In 1967 Famous Artists Schools Inc. acquired Evelyn Wood Reading Dynamics, by then operating in 67 cities. The company continued to spread geographically under its new owners, but enrollments proved disappointing. While reorganizing under Chapter 11 bankruptcy, Famous Artists, since renamed FAS International, sold the speed-reading concern to venture capitalists.

The new owners revitalized the company through aggressive marketing. Having remained a consultant through the changes of ownership, Wood was placed on a busy schedule of radio interviews and TV appearances. The company arranged for President Jimmy Carter and his family to take an Evelyn Wood course, taught by a franchiser, at the White House. Coverage of the White House classes gave the company a needed lift.

American Learning Corporation, a subsidiary of Encyclopædia Britannica, bought Evelyn Wood Reading Dynamics in May 1986, and it was later sold in September 1993 to Pryor Resources (now Pryor Learning, LLC), a business seminar training company in Mission, Kansas.

After two strokes, Wood died 26 August 1995 in Tucson, Arizona at age 86. Her papers are archived at the Utah State Historical Society.

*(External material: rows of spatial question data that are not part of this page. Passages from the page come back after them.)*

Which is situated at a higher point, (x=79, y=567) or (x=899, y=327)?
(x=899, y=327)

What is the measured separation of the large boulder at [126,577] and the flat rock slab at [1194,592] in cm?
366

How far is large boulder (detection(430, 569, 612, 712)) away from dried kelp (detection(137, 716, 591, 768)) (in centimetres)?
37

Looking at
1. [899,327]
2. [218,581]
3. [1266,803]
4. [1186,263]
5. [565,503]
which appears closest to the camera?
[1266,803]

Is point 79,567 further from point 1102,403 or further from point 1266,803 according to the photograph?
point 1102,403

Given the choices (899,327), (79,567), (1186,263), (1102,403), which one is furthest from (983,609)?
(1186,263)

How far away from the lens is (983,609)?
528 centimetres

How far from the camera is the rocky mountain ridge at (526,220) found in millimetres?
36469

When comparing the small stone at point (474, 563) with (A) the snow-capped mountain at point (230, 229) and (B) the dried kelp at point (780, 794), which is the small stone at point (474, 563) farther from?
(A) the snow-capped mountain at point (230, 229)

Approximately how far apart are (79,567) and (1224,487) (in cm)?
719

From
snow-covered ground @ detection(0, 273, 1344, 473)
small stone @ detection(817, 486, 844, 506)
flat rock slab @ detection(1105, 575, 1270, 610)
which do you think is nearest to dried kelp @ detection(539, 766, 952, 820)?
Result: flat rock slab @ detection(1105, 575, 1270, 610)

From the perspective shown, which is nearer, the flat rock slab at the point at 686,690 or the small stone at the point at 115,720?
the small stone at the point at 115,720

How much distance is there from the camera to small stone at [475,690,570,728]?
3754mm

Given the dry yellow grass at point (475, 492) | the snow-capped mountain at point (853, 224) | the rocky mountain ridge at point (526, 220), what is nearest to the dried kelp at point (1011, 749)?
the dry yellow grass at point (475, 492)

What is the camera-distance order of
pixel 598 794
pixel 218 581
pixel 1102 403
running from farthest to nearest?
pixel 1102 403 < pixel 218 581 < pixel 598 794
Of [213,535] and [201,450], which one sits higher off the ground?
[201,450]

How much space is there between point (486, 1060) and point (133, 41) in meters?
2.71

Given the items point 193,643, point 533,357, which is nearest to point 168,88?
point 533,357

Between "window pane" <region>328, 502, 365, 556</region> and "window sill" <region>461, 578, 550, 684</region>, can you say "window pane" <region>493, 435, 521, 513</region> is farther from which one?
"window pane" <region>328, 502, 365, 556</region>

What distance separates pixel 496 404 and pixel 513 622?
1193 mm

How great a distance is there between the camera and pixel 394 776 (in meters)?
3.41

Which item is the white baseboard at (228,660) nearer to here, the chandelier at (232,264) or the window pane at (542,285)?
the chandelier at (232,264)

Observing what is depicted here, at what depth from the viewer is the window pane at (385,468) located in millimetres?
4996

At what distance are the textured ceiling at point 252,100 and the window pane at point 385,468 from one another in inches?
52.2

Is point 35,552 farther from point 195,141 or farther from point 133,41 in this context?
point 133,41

She was portrayed by actress Whitney Palmer in the 2024 film Escape from Germany.

==Speed reading==
Wood alleged that she was capable of reading 2,700 words a minute, often sharing the traits of reading down the page rather than left to right, reading groups of words or complete thoughts rather than single words, avoiding involuntary rereading of material and applying their efficiency to varied material. Maintaining that faster readers were also more effective readers, she began developing her programs, ultimately establishing the methodology of using a finger or pointer to trace lines of text while eliminating sub-vocalizing (reading under one's breath or aloud in one's head).

Her book Reading Skills was published in 1959 and she and her husband subsequently started the Evelyn Wood Reading Dynamics business. Classes were heavily advertised on television in the 1960s and '70s; Steve Allen was one of the highest-profile celebrity endorsers. Graduates of the course included actor Burt Lancaster, astronaut John Glenn, Queen Ingrid of Denmark, and Senator Edward M. Kennedy.

Several US senators, including William Proxmire of Wisconsin, took the course soon after the company's launch. They recommended the system on a 1961 ABC-TV news program, and Proxmire, who once claimed a reading speed of 20,000 words per minute, allowed his endorsement and image to be used for years afterwards in Evelyn Wood advertisements. Subsequently, Evelyn Wood courses were organized at the Capitol for US Representatives and Senators. President Richard M. Nixon organized a course for White House staff members.

One of Wood's speed reading students appeared on the CBS television program I've Got a Secret, claiming she could read the 689-page novel Gone With the Wind in less than one hour.